From the pass, it’s a one hour descent to Septimerpass, easy going even a bit boring. I spend the time talking to a couple that also camped near Lägh Lunghin. They are tramping in the Alps for several days (lucky them!) and heading to Vicosoprano. During the descent, I’m able to spot Forcellina, pass number three for me today. The 1-hour climb up there isinitially through alpine pasture, passing some alpine tarns than into scree. The trail gets busy. Talking to some of the hikers, I find out they mostly hike from Juf to Maloja. Seems to be a popular route. My legs feel tired so I take another rest on top before continuing to Uf da Flüe. Once I leave the trail leading to Juf, going gets a bit rougher. The climb up to Uf da Flüe is steep, a trail mostly non-existent. After enjoying the view for a while, I set off for the Flüeseen, my campspot for the night. Initially I’m continuing along the non-existent trail before joining the Walserweg, which takes me to the Flüeseen. It’s only 15:00 so I decide to explore the area called Seeflüe a bit, which turns out to be quite interesting. Especially the area around Fallerfurgga (which I should cross again tomorrow) leaves a very wild impression. After having afternoon tea at a small, unnamed lake I had back to the Flüeseen and pitching my tent. Compared to yesterday, it’s a warm, pleasant evening. I take some photos of the scenic flat before cooking some Couscous. Haven’t eaten it since New Zealand. Quite a shame since it’s so light to carry yet so tasty. Well after a long day with lots of hiking, most things taste like cooked from a pro :D
Once the sun sets, it’s getting cold pretty fast. The sign to go slip into my sleeping bag. The moon is shining bright. In fact it turned into a bright orange when I wake up shortly past four in the morning. Even though it’s freezing cold, I force myself out of the sleeping bag to snap some photos. Looking at the photo below, I think the effort is well worth it!

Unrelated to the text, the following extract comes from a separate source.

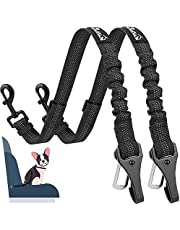 AUTOWT Dog Seat Belt, 2 in 1 Latch Bar Attachment Dog Car Seatbelt Metal Buckle Elastic Bungee Buffer Reflective Nylon Belt Tether Connect to Dog Harness for Pet Safety in Vehicle Travel Daily Use 2 Pack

From Marmorera, only two busses a day leave back to the Engadin. One at 10:30 the other one in the late afternoon. Because there are still are some things I need to do at home, I decide to catch the former, meaning I have to leave at around 06:00, initially up to Fallerfurgga again, where, due to the wind-chill, it’s even colder. Still, I take some more photos before starting the long descent to Tga. Scree and the odd snowfield as well as a river crossing make the descent interesting but also a bit slow going. Once I reach the Alpine pasture, going gets easier and the temperatures more pleasant. Progress is better than expected and once I’m sure I will be at the Marmorera Dam well ahead of 10:30 I slow down a little. I leave the Walserweg and ascent towards Tgarnet to avoid some impressive steep drops. A last short climb takes me up to the Dam. Unfortunately, a sign prohibits swimming. Understandable but it would have been an nice end of a very enjoyable hike.